_Work request_
Answer these questions from the news excerpt on the freed journalists, which follows:
(a) How many months of anxiety and anguish did the head of Europe 1 say they had endured?
(b) To which military were the two Spanish journalists handed over?
(c) Which country did the Committee to Protect Journalists call the most dangerous for journalists?

Henin's fathe, Pierre-Yves Henin, told AFP the men were "about to get on a plane to come back," and that their morale was "particularly good." He told BFM-TV the family had been aware of recent "contacts," and had hoped they would "prove fruitful," but that the news that his son was free was nonetheless a surprise.
The head of Europe 1, Denis Olivennes, described emotional scenes in the office. "It is an immense joy, we are in tears," he said. "We have endured 10 months of terrible anxiety and anguish. Now they are freed, I have no words to describe how it feels. I want to thank the authorities that have permitted their liberation, all those who mobilised, the families... the list is too long."
The four men's liberation comes weeks after two Spanish journalists taken hostage in Syria by an Al-Qaeda-linked group called the Islamic State of Iraq and the Levant also walked free. El Mundo correspondent Javier Espinosa, 49, and freelance photographer Ricardo Garcia Vilanova, 42, were released and handed over to the Turkish military last month. They had been in captivity since September.
Thanking "all those who contributed to the successful outcome," the president said the men would return to France "in the coming hours." He reaffirmed his "deep commitment to the freedom of the press, which demands respect for the security and integrity of journalists in their role of providing information." Hollande said his attention was now with two other French citizens still held in the Sahel region of Africa, reaffirming his determination to obtain their release.
Among those still being held in Syria are U.S. journalist James Foley, who had been working for Global Post, Agence France-Presse and other international media and went missing in November 2012, and Austin Tice, who disappeared in August the same year.
The New-York based Committee to Protect Journalists said in a report Wednesday that Syria was the most dangerous country for journalists, highlighting a rising number of "targeted killings" of reporters.

Saved entries
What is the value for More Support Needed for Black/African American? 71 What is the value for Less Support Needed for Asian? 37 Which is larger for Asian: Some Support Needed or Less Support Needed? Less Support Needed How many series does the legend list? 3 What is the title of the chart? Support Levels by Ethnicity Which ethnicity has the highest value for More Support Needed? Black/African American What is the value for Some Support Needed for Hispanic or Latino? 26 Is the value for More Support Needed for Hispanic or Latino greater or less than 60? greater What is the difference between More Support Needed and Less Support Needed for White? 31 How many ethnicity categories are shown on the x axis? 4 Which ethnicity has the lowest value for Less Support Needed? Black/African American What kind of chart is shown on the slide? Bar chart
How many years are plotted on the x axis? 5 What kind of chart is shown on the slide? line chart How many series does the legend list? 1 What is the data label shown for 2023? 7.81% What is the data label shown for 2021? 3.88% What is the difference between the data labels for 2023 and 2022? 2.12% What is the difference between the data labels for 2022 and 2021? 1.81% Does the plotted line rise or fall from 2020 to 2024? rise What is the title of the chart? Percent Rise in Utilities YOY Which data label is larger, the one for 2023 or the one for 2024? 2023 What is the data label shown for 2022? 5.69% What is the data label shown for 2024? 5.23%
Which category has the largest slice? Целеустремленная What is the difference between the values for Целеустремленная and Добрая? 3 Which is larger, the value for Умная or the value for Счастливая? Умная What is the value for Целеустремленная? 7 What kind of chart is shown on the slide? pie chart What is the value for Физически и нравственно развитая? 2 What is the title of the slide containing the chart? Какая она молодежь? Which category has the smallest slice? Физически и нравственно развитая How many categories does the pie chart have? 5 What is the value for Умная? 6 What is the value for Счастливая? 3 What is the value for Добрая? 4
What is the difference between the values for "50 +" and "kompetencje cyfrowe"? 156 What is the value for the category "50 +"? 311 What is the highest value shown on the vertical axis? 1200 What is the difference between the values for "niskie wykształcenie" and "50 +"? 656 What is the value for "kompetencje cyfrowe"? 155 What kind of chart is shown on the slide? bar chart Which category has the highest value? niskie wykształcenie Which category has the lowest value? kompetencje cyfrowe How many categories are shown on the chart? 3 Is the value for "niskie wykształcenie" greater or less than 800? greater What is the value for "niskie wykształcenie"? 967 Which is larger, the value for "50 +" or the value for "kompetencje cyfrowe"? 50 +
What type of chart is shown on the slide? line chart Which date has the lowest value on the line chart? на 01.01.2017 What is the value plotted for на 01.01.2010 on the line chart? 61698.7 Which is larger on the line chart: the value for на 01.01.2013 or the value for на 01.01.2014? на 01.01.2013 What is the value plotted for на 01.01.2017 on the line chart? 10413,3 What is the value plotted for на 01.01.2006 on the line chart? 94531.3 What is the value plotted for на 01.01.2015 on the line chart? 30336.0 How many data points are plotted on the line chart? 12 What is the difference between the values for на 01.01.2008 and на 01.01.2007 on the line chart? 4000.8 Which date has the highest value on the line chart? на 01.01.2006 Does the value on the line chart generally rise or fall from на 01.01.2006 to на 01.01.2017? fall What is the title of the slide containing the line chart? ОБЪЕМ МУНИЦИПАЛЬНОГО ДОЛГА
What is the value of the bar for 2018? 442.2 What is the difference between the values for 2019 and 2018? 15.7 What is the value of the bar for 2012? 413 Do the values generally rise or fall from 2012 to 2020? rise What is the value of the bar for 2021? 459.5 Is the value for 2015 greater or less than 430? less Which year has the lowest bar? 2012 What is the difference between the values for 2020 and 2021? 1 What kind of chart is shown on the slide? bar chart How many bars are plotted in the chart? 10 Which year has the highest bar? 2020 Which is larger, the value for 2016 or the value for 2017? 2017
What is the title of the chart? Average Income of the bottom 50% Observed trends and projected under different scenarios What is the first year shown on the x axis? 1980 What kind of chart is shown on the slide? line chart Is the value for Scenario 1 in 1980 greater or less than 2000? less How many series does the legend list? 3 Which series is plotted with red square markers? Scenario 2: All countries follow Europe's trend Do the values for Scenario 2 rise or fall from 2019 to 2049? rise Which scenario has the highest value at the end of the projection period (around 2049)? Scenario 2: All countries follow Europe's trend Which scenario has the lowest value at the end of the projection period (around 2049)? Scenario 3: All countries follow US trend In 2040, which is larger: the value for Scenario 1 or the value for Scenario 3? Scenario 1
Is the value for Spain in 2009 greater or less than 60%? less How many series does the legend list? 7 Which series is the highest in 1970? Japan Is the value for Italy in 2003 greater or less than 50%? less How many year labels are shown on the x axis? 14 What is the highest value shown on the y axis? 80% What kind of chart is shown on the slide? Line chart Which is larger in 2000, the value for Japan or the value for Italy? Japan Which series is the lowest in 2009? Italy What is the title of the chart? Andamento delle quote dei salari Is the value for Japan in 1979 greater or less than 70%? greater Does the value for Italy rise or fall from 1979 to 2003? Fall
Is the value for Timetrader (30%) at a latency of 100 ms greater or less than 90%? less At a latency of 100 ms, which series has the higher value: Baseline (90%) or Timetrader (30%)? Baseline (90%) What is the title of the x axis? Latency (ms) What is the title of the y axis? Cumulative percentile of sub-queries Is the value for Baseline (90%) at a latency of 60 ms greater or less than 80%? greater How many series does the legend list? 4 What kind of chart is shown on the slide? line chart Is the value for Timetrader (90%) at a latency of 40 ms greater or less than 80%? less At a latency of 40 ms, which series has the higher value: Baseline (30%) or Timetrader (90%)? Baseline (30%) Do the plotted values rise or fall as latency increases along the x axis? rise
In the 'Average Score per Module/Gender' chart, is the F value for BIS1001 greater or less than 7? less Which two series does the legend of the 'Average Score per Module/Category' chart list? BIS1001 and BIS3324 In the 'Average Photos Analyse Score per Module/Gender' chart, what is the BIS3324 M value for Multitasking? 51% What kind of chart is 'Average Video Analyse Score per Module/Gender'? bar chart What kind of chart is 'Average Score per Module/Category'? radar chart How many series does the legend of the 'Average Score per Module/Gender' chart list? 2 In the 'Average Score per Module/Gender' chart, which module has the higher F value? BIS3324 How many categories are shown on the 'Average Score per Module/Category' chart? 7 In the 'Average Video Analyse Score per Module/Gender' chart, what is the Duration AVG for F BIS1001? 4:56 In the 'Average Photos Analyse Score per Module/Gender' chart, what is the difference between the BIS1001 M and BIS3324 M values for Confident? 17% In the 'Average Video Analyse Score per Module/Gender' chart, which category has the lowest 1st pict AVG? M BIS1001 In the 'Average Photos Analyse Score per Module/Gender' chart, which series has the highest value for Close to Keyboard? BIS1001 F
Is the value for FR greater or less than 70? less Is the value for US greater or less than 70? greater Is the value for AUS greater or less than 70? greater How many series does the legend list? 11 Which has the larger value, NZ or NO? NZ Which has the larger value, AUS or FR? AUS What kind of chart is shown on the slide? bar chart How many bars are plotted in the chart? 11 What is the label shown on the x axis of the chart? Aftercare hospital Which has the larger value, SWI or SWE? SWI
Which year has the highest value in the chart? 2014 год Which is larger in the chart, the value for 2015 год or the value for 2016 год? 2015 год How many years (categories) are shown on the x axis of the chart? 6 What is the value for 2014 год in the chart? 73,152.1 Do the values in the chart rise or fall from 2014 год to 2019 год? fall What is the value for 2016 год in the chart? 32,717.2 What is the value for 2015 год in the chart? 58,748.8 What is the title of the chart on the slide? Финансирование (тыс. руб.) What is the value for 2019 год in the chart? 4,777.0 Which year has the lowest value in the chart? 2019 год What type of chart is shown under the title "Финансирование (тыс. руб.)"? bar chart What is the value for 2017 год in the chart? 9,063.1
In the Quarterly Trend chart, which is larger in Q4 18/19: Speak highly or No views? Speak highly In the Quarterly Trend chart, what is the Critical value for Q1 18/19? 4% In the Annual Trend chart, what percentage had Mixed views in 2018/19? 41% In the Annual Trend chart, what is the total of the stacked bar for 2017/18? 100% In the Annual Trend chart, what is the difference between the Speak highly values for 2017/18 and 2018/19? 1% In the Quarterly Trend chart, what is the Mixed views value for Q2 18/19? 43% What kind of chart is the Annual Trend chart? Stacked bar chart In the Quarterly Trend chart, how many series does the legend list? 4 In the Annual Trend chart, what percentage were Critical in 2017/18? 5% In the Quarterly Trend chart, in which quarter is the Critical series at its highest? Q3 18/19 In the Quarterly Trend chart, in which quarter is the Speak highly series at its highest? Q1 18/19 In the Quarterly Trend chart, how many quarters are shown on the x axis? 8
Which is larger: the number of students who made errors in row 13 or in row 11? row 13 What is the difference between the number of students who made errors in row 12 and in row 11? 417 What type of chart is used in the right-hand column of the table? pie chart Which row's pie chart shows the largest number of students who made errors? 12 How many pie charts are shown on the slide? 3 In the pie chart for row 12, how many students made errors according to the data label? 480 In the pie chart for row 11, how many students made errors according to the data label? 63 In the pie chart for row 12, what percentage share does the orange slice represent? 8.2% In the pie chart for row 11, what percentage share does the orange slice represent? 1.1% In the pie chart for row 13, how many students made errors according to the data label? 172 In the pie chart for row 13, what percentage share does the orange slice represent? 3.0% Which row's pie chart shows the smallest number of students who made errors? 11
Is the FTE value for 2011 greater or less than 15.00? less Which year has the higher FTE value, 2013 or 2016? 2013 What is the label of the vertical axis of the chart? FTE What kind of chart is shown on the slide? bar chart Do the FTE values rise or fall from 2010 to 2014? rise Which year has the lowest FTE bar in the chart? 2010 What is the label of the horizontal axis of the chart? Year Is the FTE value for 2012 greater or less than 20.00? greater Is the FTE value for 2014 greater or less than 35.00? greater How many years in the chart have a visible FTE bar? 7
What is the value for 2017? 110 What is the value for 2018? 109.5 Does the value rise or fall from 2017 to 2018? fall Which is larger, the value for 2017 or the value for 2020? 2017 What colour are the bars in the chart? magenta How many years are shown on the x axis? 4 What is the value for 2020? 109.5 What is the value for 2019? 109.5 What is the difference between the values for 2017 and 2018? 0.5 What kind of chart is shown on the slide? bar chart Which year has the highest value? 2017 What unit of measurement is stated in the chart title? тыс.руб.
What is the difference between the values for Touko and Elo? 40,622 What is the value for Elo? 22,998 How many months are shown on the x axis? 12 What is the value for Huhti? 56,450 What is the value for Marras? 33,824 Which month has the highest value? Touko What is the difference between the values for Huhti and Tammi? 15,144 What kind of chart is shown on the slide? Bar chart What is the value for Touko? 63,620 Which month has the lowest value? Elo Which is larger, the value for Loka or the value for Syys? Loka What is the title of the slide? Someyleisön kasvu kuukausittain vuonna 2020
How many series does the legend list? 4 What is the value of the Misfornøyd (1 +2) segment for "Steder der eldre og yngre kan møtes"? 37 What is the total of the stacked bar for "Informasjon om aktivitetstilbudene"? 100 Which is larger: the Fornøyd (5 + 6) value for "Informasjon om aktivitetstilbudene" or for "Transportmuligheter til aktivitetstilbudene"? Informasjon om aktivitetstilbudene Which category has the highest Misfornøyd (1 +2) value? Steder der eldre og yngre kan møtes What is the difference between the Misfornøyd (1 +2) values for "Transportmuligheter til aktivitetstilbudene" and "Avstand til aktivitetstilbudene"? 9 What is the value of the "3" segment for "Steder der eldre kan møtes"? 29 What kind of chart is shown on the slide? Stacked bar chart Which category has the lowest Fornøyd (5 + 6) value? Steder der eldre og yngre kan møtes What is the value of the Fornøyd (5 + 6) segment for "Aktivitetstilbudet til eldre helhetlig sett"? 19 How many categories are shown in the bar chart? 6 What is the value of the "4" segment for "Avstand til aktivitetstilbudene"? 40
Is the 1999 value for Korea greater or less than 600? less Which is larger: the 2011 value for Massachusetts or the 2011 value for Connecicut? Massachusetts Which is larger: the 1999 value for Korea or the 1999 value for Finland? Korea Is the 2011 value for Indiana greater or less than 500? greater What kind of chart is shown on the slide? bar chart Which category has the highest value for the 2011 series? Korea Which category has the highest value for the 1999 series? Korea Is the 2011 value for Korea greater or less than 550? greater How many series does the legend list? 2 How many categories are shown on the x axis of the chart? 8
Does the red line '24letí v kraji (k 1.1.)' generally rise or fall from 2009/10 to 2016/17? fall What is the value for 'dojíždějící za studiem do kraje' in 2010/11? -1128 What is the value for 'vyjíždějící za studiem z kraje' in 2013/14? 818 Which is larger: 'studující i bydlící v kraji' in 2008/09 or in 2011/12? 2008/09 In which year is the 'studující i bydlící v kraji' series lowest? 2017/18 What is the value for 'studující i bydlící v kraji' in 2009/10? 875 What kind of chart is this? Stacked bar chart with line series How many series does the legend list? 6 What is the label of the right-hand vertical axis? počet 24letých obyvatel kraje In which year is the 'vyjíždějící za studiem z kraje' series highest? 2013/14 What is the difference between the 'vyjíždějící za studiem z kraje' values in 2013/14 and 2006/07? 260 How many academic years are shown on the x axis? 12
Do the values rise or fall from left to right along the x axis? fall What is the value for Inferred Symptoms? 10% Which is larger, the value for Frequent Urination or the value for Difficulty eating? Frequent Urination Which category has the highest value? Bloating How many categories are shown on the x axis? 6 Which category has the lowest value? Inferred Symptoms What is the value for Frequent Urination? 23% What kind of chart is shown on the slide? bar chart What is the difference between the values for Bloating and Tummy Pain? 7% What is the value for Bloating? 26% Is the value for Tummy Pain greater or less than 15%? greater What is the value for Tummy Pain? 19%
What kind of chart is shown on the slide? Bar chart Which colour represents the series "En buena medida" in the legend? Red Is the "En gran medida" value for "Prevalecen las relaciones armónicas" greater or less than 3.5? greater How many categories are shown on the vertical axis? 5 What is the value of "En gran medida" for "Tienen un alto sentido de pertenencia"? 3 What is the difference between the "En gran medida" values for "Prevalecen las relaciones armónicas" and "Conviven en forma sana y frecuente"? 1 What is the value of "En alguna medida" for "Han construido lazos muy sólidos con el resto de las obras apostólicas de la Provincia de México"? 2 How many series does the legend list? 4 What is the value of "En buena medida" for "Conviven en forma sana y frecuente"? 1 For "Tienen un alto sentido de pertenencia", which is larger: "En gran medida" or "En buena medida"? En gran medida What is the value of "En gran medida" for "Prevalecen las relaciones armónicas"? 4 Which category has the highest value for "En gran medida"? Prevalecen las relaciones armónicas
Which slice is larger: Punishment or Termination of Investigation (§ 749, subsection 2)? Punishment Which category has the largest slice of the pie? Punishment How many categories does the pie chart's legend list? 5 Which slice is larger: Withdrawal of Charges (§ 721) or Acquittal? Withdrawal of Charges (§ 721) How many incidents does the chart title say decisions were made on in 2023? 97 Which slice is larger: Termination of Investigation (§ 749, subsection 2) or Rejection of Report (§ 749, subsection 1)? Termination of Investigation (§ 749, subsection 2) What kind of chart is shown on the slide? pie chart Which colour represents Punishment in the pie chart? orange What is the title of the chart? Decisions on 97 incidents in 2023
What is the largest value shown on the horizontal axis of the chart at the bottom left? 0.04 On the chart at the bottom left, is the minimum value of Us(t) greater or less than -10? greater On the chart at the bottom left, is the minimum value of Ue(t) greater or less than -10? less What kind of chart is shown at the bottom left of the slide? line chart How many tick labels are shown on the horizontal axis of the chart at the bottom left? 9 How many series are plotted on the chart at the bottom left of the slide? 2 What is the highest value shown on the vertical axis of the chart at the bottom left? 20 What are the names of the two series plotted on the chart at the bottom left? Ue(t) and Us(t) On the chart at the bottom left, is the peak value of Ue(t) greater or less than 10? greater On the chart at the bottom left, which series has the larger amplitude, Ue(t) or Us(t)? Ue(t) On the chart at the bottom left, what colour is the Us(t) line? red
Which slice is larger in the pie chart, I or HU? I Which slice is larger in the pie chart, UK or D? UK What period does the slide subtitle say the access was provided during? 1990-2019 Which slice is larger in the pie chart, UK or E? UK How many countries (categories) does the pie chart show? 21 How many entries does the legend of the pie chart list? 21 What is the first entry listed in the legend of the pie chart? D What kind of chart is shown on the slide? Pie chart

_Result of this exercise_
(a) 10 months
(b) The Turkish military
(c) Syria